Study text.

_ _ _ _ _ _ _

Monday, June 5, 2017

Week 9: Individual Research

Week 9 marked the beginning of our individual research projects. The long weekend served us well as optimal low tides allowed for ample time of marine sampling in the intertidal. With lectures and exams finished, individuals and groups visited Boiler Bay, Tokatee Klootchman, Yachats Beach, and many other coastal sites to begin answering their research questions. Some projects include topics like gastropod abundance on varying algal species, factors influencing crab claw strength, density of Katharina around Saccharina beds, and the effect of parasitism on Upogebia pugettensis; a type of mud shrimp. The two week effort is to be concluded by the construction of a research paper and presentation open to the public. Symposiums will be held June 9th at the Hatfield Visitor Center.

Alanna and Sonora spend their morning moving 90 lb crab pots for their experiment at Tokatee Klootchman. All smiles :)

Haley and Tyler's urchin feeding experiment involving inclusion and exclusion of Pisaster.
The quick segue into the middle of the week dampened the responsibilities of field work and demanded attentive lab time. As if overnight, the lab was transformed from its dull, empty state to a factory of engineered curiosity. Previously bare bins now held an abundance of creatures of the intertidal, from sculpins to sea stars. Many of us carefully ran through trials of experimentation and intrigue. With minimal casualties, experiments started to fall into place.

_ _ _ _ _ _ _

Supplied data.
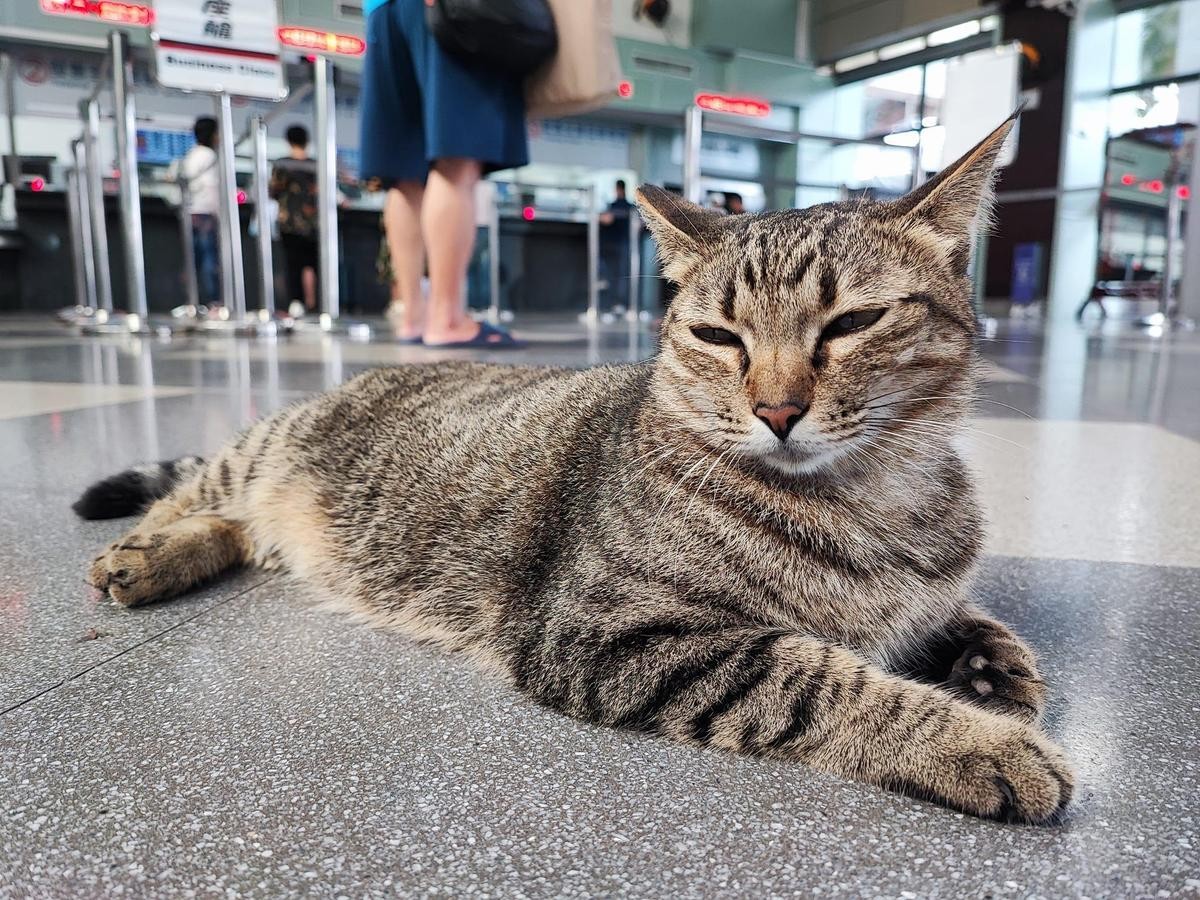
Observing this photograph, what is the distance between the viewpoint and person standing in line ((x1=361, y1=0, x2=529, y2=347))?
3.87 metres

_ _ _ _ _ _ _

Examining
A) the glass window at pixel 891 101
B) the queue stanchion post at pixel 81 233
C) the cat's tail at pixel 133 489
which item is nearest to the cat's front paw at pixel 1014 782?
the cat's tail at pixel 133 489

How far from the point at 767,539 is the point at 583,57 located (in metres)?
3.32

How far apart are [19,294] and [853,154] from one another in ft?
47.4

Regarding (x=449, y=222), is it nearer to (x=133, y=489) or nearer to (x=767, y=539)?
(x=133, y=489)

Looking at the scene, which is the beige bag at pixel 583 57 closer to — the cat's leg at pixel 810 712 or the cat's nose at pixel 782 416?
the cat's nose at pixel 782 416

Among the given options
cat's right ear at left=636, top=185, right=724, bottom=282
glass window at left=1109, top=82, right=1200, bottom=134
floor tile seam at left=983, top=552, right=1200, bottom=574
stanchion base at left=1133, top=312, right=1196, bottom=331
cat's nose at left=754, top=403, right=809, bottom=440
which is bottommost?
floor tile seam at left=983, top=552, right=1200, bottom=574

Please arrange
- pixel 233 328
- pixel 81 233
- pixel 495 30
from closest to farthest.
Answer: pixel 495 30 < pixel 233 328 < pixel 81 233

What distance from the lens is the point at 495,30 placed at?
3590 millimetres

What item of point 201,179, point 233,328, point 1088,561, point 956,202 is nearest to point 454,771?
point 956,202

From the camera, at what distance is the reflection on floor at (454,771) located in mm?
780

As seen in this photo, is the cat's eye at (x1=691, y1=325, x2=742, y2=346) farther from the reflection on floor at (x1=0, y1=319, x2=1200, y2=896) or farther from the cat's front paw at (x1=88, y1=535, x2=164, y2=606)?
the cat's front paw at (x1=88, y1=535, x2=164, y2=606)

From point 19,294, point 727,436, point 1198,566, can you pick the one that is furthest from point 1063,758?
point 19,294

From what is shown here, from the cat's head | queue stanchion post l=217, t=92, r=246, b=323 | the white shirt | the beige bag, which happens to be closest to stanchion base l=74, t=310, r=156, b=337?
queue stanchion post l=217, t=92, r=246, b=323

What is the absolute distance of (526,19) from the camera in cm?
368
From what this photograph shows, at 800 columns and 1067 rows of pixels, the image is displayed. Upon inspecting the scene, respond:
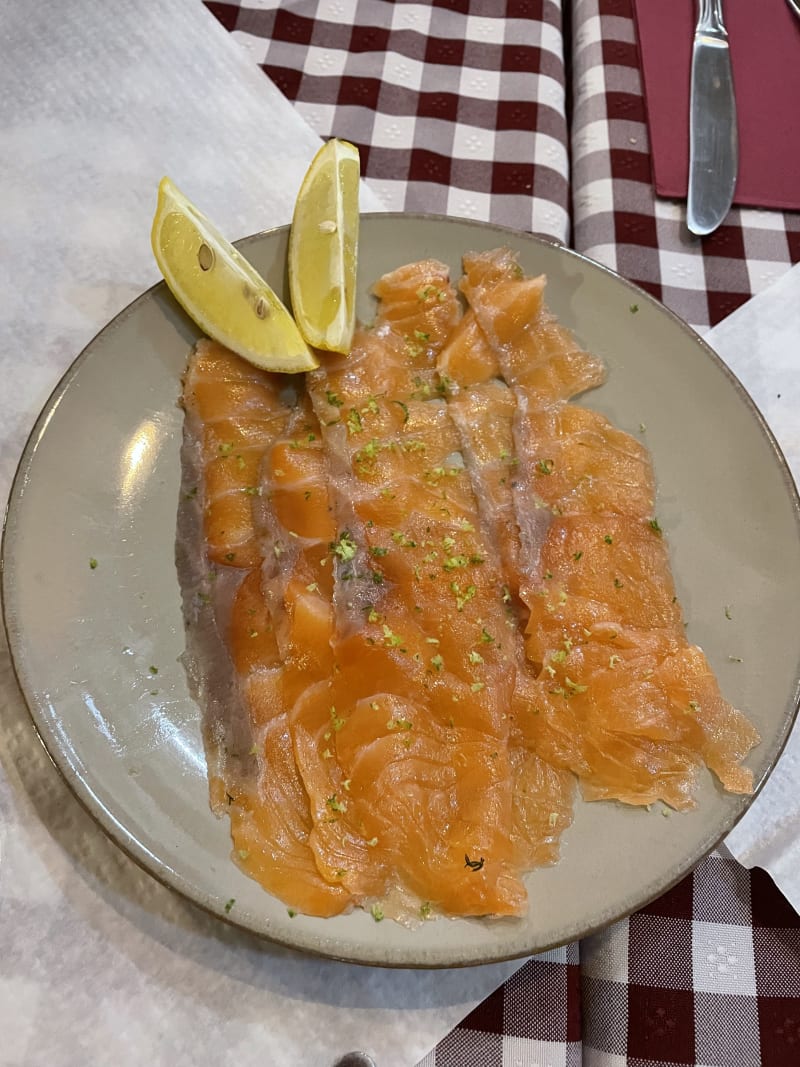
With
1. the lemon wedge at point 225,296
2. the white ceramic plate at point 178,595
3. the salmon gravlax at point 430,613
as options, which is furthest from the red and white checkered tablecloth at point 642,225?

_ _ _ _ _ _ _

Check your understanding.
A. According to the Week 9 post, when and where will the symposiums be held?
B. Repeat the Week 9 post word for word from "Week 9: Individual" to "Hatfield Visitor Center.".

Task results.
A. June 9th, at the Hatfield Visitor Center.

B.
Week 9: Individual Research

Week 9 marked the beginning of our individual research projects. The long weekend served us well as optimal low tides allowed for ample time of marine sampling in the intertidal. With lectures and exams finished, individuals and groups visited Boiler Bay, Tokatee Klootchman, Yachats Beach, and many other coastal sites to begin answering their research questions. Some projects include topics like gastropod abundance on varying algal species, factors influencing crab claw strength, density of Katharina around Saccharina beds, and the effect of parasitism on Upogebia pugettensis; a type of mud shrimp. The two week effort is to be concluded by the construction of a research paper and presentation open to the public. Symposiums will be held June 9th at the Hatfield Visitor Center.